衝撃強度22倍に向上…名大とアイシン化工、エポキシ樹脂で成功した意義

構造用接着剤が使用される個所

名古屋大学の野呂篤史講師はアイシン化工(愛知県豊田市、杉浦剛寅社長)と共同で、エポキシ樹脂の衝撃強度を22倍向上させることに成功した。硬いエポキシ樹脂に軟らかいゴム成分を均一に混ぜ込む。剥離強度は2倍と大幅に強化された。自動車の構造用接着剤に利用し車両軽量化や燃費改善につなげる。

プラスチック成分のポリスチレンとゴム成分のポリイソプレンをつないだポリスチレン―ポリイソプレン―ポリスチレン(SIS)ブロックポリマーをエポキシ樹脂に加えた。エポキシ樹脂はゴム成分と混ざりにくい問題があったが、ポリスチレン部分がつなぎ役となり均一に分散する。

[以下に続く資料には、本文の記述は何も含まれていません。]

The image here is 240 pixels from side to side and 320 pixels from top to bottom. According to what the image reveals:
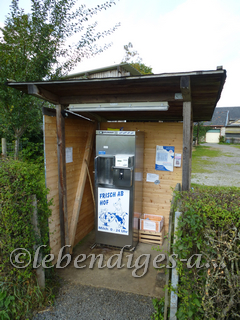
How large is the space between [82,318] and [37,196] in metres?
1.31

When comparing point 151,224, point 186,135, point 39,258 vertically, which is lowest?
point 151,224

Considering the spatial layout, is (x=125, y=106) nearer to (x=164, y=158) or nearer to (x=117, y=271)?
(x=164, y=158)

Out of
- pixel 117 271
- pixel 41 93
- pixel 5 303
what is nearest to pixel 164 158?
pixel 117 271

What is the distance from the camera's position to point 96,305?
233 cm

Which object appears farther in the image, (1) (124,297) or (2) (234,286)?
(1) (124,297)

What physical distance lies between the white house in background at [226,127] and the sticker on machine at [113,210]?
31082 millimetres

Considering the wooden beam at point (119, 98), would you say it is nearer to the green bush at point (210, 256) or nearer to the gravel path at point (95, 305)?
the green bush at point (210, 256)

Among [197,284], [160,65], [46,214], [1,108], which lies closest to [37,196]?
[46,214]

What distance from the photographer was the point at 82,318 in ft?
7.06

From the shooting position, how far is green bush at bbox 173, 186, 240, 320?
5.16 ft

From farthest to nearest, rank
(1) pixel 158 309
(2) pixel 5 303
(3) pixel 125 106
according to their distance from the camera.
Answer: (3) pixel 125 106
(1) pixel 158 309
(2) pixel 5 303

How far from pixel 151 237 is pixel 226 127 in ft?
115

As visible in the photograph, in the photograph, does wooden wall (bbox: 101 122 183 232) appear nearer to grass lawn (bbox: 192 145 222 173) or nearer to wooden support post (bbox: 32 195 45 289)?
wooden support post (bbox: 32 195 45 289)

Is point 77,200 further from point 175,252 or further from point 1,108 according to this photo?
point 1,108
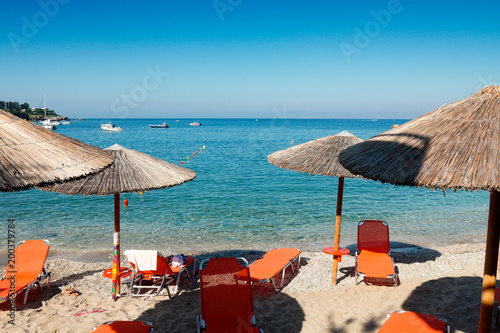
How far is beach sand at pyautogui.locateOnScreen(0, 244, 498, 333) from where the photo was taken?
182 inches

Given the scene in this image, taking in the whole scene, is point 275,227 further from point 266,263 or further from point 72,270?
point 72,270

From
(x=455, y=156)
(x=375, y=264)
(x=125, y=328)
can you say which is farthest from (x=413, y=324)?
(x=125, y=328)

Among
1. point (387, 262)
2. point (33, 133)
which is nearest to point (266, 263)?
point (387, 262)

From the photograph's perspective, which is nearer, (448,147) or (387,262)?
(448,147)

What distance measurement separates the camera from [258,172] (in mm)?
22859

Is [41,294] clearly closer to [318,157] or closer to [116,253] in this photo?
[116,253]

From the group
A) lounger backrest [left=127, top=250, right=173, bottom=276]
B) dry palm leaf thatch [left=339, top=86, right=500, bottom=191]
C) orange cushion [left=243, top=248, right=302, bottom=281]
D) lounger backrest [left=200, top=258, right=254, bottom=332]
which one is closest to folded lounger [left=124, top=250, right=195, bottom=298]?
lounger backrest [left=127, top=250, right=173, bottom=276]

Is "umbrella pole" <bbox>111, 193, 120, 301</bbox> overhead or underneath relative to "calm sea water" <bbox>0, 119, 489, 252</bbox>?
overhead

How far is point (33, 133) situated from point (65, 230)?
32.3 feet

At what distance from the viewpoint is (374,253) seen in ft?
21.0

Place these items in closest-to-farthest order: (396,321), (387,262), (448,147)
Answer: (448,147) < (396,321) < (387,262)

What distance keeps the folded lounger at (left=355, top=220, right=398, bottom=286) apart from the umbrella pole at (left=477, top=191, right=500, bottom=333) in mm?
2734

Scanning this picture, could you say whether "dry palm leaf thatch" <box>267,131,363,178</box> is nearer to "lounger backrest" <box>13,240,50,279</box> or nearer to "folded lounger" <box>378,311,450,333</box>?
"folded lounger" <box>378,311,450,333</box>

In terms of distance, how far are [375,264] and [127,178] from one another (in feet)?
14.6
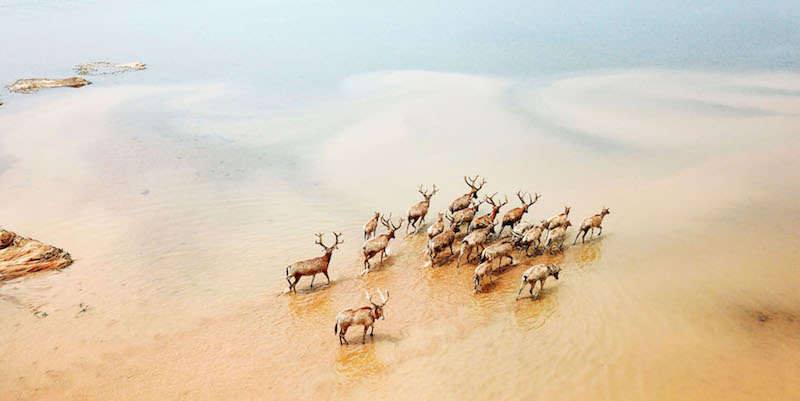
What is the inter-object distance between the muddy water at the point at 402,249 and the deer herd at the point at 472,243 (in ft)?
1.37

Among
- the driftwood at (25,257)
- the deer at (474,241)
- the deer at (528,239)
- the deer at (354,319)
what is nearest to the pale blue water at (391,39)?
the driftwood at (25,257)

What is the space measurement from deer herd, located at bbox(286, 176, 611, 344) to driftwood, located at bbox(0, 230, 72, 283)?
666cm

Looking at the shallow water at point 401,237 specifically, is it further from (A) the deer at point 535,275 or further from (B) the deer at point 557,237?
(A) the deer at point 535,275

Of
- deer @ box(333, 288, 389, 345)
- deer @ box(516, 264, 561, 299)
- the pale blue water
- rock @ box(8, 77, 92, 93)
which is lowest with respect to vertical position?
deer @ box(333, 288, 389, 345)

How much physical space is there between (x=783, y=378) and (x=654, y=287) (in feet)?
→ 10.6

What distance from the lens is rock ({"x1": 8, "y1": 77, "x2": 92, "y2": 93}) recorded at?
29.5 m

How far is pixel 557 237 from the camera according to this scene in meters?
12.8

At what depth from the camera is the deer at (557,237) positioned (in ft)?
41.7

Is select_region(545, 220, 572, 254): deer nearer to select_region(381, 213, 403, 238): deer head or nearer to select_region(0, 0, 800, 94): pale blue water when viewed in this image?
select_region(381, 213, 403, 238): deer head

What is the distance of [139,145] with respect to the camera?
2152 centimetres

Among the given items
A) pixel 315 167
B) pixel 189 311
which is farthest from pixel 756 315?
pixel 315 167

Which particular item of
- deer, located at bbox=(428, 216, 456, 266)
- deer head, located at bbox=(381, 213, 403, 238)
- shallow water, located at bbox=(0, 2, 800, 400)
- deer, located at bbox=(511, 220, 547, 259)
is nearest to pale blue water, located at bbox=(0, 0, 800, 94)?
shallow water, located at bbox=(0, 2, 800, 400)

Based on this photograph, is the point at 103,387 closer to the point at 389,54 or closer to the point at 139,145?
the point at 139,145

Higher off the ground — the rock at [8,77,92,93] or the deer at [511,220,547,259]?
the rock at [8,77,92,93]
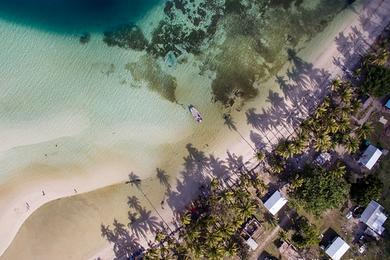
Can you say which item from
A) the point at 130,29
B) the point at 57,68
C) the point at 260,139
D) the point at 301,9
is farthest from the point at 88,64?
the point at 301,9

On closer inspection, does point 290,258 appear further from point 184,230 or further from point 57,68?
point 57,68

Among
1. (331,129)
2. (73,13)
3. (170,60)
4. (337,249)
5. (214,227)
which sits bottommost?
(337,249)

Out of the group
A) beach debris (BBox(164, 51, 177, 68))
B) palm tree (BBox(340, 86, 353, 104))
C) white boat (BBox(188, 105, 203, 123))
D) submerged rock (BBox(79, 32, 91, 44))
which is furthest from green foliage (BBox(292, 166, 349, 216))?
submerged rock (BBox(79, 32, 91, 44))

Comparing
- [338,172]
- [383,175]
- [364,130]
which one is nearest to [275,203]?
[338,172]

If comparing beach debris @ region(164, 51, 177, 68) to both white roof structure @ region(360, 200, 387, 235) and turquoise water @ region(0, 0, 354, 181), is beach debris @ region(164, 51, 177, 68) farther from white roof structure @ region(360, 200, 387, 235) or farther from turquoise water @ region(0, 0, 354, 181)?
white roof structure @ region(360, 200, 387, 235)

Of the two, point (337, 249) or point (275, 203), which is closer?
point (337, 249)

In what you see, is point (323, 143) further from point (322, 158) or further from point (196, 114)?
point (196, 114)
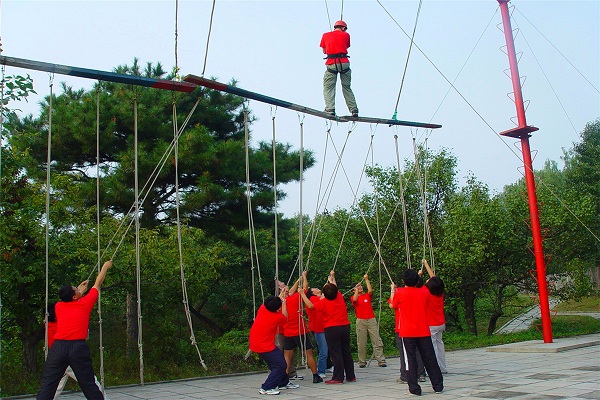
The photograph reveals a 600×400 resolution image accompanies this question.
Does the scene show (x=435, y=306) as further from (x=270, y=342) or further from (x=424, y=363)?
(x=270, y=342)

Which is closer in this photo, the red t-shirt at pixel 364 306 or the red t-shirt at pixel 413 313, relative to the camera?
the red t-shirt at pixel 413 313

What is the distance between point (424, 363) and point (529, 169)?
6.64m

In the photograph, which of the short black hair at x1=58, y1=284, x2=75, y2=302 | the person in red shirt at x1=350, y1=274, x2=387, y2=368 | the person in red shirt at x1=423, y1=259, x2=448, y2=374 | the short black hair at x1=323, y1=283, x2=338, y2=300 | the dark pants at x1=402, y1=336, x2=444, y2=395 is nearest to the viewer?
the short black hair at x1=58, y1=284, x2=75, y2=302

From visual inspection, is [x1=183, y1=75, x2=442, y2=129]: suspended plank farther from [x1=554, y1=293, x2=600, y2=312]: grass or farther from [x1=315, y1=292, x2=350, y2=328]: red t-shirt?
[x1=554, y1=293, x2=600, y2=312]: grass

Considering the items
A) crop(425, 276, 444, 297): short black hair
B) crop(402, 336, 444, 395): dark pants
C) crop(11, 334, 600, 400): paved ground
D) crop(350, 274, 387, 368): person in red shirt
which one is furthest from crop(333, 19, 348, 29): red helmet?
crop(11, 334, 600, 400): paved ground

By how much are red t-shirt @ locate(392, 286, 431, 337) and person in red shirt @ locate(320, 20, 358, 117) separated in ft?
11.5

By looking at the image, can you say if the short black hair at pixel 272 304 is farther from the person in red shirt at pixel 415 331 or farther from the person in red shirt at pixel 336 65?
the person in red shirt at pixel 336 65

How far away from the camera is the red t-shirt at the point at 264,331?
310 inches

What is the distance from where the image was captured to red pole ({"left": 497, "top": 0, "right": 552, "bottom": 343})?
12.7m

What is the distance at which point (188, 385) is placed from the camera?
9305 mm

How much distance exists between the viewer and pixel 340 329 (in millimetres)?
8781

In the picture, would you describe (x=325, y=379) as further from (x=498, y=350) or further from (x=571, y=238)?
(x=571, y=238)

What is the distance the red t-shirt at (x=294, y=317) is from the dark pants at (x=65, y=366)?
3.19 meters

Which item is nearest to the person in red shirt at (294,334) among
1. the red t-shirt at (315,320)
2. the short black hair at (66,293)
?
the red t-shirt at (315,320)
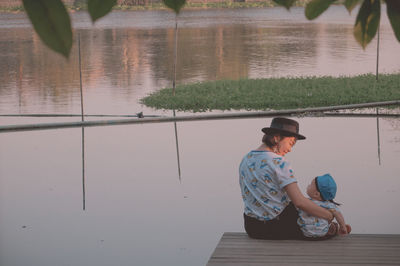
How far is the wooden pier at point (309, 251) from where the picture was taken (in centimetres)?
194

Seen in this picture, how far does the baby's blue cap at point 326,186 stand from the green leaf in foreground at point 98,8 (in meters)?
1.79

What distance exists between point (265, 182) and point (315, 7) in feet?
5.47

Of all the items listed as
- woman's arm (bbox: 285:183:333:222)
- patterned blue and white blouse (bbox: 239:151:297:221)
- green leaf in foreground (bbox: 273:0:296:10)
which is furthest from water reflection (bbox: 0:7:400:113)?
green leaf in foreground (bbox: 273:0:296:10)

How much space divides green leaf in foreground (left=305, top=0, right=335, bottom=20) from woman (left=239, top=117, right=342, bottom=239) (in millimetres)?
1613

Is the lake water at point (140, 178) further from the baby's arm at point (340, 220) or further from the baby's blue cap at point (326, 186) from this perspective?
the baby's arm at point (340, 220)

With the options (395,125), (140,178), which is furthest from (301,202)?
(395,125)

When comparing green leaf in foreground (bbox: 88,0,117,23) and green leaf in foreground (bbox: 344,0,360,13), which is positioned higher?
green leaf in foreground (bbox: 344,0,360,13)

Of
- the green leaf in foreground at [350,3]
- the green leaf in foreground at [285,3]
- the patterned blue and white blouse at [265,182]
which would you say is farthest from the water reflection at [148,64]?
the green leaf in foreground at [285,3]

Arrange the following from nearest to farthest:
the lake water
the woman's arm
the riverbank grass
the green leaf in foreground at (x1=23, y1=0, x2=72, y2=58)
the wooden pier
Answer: the green leaf in foreground at (x1=23, y1=0, x2=72, y2=58) → the wooden pier → the woman's arm → the lake water → the riverbank grass

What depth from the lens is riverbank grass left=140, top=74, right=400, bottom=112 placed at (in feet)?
25.4

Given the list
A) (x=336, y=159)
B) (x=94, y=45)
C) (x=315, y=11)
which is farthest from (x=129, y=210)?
(x=94, y=45)

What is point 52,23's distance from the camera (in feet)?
1.25

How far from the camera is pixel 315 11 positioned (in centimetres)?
54

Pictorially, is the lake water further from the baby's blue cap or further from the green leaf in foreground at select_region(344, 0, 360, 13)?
the baby's blue cap
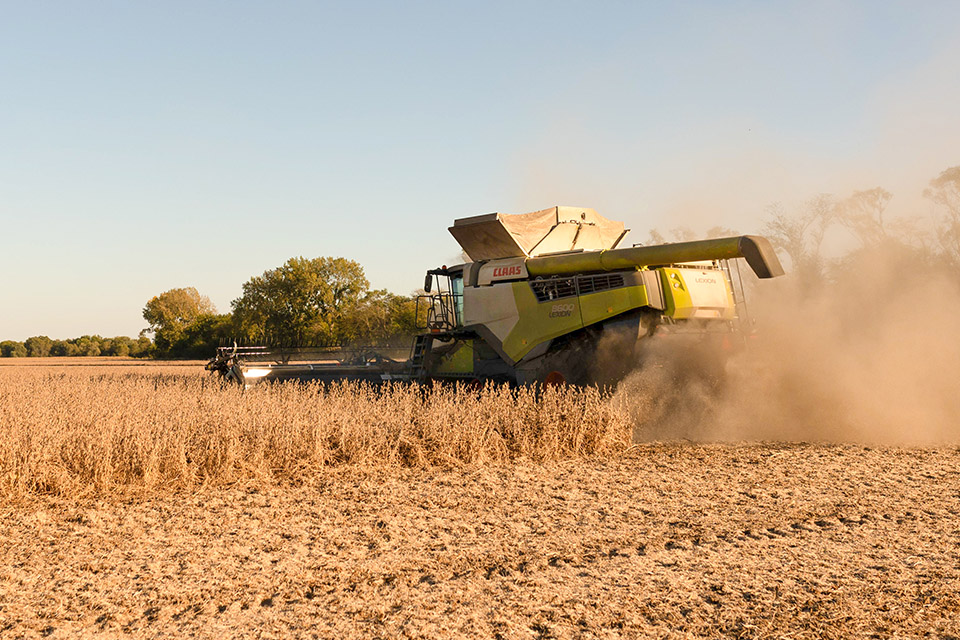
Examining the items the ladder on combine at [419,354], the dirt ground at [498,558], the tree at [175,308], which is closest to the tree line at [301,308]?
the tree at [175,308]

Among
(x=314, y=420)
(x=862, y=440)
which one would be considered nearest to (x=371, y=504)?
(x=314, y=420)

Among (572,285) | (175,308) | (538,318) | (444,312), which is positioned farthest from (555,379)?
(175,308)

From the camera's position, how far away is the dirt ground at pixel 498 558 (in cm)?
339

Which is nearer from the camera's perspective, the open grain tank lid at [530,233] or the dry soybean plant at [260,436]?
the dry soybean plant at [260,436]

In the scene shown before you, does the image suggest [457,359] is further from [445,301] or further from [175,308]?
[175,308]

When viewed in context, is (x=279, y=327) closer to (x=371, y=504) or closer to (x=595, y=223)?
(x=595, y=223)

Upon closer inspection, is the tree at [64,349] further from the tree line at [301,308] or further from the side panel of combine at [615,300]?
the side panel of combine at [615,300]

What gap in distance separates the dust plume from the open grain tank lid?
109 inches

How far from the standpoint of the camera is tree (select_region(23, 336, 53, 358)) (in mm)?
80188

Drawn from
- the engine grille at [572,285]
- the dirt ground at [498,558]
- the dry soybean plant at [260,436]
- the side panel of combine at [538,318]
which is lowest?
the dirt ground at [498,558]

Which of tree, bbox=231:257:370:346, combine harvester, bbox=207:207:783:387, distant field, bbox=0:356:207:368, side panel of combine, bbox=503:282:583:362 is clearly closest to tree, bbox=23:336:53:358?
distant field, bbox=0:356:207:368

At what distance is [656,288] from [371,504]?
4.98m

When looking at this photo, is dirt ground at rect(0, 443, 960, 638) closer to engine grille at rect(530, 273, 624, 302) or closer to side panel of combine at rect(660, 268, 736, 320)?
side panel of combine at rect(660, 268, 736, 320)

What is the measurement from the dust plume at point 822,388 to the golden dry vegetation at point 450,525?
521mm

SISブロックポリマーを添加するとエポキシ樹脂系接着剤に比べて衝撃強度が11倍に向上した。さらにSISブロックポリマーに水素結合を促す工夫をすると同22倍に向上した。ゴム成分により柔軟性が向上して衝撃に強くなった。

自動車構造材の異種材接合に提案する。新エネルギー・産業技術総合開発機構(NEDO)の若手発掘事業で実施した。